Example: Subtraction

Question: What is the next number in the series?

72 , 60, 48, 36, 24, _?_



• 10
• 18
• 12
• 14

Answer: 12. The number decreases by 12 with each step.

72 , 60 , 48 , 36 , 24 , _?_

⤻ ⤻ ⤻ ⤻ ⤻

-12 -12 -12 -12 -12



These questions are certainly easy to solve. Unfortunately, however, they are very uncommon in the test as almost anybody could solve them with ease – after all, what use is an intelligence test that everybody passes easily? Far more commonly featured in the test are the following sequence types.

Geometric Series

Geometric series, also referred to as a geometric progression, are series where the next number is found by multiplying or dividing the previous number by a fixed number. These sequences are not linear, as the number will increase or decrease by a higher amount with each step.

Example: Multiplication

Question: What is the next number in the series?

 

7 , 21 , 63 , 189 , 567

⤻ ⤻ ⤻ ⤻

x3 x3 x3 x3



• 1534
• 1701
• 1890
• 2042

Answer: 1701. The number is multiplied by 3 with each step.



Example: Division

Question: What is the next number in the series?

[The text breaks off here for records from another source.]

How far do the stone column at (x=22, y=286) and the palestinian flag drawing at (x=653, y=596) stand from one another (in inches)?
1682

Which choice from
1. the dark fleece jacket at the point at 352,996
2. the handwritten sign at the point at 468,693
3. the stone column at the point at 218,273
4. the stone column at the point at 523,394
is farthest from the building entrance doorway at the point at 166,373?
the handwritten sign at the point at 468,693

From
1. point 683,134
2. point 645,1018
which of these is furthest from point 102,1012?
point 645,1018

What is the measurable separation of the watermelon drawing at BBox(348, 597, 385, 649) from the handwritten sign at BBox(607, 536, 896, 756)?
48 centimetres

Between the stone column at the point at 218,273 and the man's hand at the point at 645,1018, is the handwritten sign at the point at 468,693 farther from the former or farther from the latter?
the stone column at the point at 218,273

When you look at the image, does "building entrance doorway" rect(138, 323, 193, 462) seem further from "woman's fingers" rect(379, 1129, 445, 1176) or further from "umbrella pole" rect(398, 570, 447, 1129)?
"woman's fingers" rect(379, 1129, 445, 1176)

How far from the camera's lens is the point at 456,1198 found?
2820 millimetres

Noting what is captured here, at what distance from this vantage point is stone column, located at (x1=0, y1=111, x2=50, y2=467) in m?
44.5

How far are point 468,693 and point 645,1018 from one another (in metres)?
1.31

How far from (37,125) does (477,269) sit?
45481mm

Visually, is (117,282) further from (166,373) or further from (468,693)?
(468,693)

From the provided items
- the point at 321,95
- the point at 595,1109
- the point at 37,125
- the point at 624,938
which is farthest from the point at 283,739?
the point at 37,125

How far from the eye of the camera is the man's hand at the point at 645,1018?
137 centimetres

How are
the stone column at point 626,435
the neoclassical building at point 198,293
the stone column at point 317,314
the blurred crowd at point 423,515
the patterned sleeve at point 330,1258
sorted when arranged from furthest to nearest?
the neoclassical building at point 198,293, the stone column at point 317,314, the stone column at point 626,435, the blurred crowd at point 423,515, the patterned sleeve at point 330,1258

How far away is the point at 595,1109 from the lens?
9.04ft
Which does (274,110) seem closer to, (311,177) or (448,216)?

15872 , 3968 , 992 , 248 , 62

⤻ ⤻ ⤻ ⤻

/4 /4 /4 /4



• 31
• 15.5
• 7.5
• 16

Answer: 15.5. The number is divided by 4 with each step.



As you can see, the calculation required for geometric series questions can be considerably harder than that required for linear series questions. However, using the tips provided you can easily identify these relationships early on.

How to Solve a Geometric Series

When we have decided that a series is geometric, we must then identify whether it is using division or multiplication. This is quite straightforward. Ignoring negative values (as we cannot multiply/divide a positive/negative number into the other, we can treat them all as positive numbers in a sequence – just don’t forget to include the negative notation in your answer if the sequence is negative), if the number is increasing then it is being multiplied, and if it is decreasing it is being divided. For example:

Question: What is the next number in the series?

4 , 12 , 36 , 108 , 324

• 648
• 972
• 822
• 784

In this question, we need to figure out by how much the sequence is changing. As it is increasing in seemingly consistent increments, we can be certain that this is a multiplication series.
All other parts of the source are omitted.